----- Given text -----

Financial highlights

  • Net revenue grew 6.6% year-over-year in 2Q24; 1H24 revenue up 3.6% versus 1H23, reaching R$1.8 billion.

  • Adjusted EBITDA margin for 2Q24 was 16.6%, down from 21.7% in 2Q23; 1H24 margin at 17.4%, a 4.0 p.p. decrease year-over-year.

  • Net income for 2Q24 was R$39.9 million after Argentina adjustments; 1H24 net income reached R$147.5 million.

  • Investments in 1H24 totaled R$41.7 million, with expectations to increase in the second half.

  • Free cash flow in 1H24 was R$37.2 million; net debt at R$1.33 billion as of June 2024.

Outlook and guidance

  • Management reaffirmed 2024 net revenue guidance of R$3.7–4.0 billion and export revenue of US$250–290 million, with adjusted EBITDA margin guidance of 17–21% and investments of R$130–170 million.

  • The outlook is positive for both the short and long term, with expectations of margin improvement as non-recurring impacts subside and synergies from acquisitions are realized.

  • Domestic aftermarket remains strong; international markets expanding with new projects and portfolio growth.

  • Argentina faces recession, currency devaluation, and high inflation, impacting results.

  • Exchange rate volatility and logistics costs are noted as short-term risks, but the company expects to benefit from a favorable export environment.

-----

=== Required task a ===
Decide whether each statement below agrees with the financial highlights text, answering yes or no and quoting the deciding words of the text: (i) The adjusted EBITDA margin for 2Q24 was higher than in 2Q23. (ii) Investments in 1H24 totaled R$41.7 million. (iii) Management lowered its 2024 net revenue guidance.

----- Exercise materials -----

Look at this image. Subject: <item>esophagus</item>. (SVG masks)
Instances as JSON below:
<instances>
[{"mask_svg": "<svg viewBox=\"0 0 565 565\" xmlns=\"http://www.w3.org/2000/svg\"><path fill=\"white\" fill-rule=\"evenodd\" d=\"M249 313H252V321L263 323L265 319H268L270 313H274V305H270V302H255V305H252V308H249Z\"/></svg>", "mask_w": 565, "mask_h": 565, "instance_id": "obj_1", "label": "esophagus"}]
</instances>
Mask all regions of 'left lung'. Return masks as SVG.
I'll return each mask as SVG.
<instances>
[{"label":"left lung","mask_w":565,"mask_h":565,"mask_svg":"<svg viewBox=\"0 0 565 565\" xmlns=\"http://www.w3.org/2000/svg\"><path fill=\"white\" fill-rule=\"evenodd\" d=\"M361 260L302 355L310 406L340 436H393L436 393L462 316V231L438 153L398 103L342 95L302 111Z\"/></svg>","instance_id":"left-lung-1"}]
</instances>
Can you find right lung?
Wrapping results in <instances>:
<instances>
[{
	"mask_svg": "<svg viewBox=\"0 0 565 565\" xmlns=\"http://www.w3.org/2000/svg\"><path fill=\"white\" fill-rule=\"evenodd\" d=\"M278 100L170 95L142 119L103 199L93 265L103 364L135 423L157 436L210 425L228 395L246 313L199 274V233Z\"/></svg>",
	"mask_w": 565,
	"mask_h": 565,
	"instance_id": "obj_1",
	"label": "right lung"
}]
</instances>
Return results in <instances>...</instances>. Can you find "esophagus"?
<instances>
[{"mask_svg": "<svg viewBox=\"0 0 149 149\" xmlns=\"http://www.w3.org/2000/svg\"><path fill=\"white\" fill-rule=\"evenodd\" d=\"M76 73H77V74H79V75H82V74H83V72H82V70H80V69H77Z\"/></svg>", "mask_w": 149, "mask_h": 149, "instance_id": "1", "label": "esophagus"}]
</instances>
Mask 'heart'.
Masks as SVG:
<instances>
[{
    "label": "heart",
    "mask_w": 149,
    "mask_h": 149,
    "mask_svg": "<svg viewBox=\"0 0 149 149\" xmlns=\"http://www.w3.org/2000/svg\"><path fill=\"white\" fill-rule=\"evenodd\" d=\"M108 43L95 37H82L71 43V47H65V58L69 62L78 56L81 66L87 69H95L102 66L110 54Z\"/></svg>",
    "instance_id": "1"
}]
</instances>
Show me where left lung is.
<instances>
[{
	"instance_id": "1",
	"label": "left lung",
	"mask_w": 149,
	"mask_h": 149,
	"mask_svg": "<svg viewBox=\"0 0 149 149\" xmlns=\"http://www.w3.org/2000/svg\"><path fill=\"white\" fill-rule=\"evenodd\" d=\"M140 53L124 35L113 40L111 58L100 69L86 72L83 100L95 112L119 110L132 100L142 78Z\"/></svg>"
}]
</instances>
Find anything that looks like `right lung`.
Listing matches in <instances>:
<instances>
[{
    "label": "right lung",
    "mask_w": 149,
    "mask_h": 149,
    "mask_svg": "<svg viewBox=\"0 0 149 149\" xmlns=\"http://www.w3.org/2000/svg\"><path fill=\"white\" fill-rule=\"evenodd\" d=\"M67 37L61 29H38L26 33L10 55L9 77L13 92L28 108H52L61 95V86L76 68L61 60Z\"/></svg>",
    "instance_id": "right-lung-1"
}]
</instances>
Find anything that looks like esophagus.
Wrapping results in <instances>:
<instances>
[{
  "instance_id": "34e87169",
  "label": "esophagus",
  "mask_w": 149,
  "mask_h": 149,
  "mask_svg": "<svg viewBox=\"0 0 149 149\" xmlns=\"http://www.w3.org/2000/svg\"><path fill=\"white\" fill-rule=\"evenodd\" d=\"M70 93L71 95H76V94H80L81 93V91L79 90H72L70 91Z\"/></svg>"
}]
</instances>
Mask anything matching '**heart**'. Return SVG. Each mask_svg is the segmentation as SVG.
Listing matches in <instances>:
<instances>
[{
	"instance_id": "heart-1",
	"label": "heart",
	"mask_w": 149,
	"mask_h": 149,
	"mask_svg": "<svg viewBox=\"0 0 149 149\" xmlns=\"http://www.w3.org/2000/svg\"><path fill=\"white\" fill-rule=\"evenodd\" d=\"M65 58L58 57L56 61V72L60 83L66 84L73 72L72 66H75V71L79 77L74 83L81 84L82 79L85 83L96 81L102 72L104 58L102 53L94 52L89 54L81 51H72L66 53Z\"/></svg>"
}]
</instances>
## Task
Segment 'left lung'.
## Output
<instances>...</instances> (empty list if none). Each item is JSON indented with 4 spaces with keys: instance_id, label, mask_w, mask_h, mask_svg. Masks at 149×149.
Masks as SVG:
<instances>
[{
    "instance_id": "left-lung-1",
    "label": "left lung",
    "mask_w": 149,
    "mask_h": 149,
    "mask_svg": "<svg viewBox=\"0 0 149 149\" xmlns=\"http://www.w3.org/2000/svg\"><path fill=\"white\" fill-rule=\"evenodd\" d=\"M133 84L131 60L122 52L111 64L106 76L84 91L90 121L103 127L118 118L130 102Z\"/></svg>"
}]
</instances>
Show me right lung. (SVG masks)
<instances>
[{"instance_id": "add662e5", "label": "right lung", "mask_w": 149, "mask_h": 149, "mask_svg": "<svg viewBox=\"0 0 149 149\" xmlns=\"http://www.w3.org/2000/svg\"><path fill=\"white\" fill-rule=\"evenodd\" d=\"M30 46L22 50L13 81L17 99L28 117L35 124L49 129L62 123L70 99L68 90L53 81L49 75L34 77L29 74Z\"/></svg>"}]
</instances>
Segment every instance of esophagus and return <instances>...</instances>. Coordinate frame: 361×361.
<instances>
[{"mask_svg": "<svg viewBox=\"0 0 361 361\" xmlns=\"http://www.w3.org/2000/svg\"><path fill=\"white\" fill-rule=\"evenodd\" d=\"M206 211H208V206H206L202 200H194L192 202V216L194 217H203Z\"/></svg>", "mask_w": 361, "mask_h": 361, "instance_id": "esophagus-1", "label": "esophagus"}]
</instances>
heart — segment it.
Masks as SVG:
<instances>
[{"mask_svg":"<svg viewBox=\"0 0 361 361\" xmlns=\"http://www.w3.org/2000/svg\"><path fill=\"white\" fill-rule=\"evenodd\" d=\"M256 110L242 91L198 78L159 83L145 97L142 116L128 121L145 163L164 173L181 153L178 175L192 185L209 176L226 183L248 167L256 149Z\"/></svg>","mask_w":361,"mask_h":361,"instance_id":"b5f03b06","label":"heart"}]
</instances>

-----

=== Required task b ===
How many lines of the records contain the string "that"? Case counts, and the reply should be the number alone.

=== Exercise response a ===
(i) No: "Adjusted EBITDA margin for 2Q24 was 16.6%, down from 21.7% in 2Q23"
(ii) Yes: "Investments in 1H24 totaled R$41.7 million"
(iii) No: "Management reaffirmed 2024 net revenue guidance of R$3.7–4.0 billion"

=== Exercise response b ===
2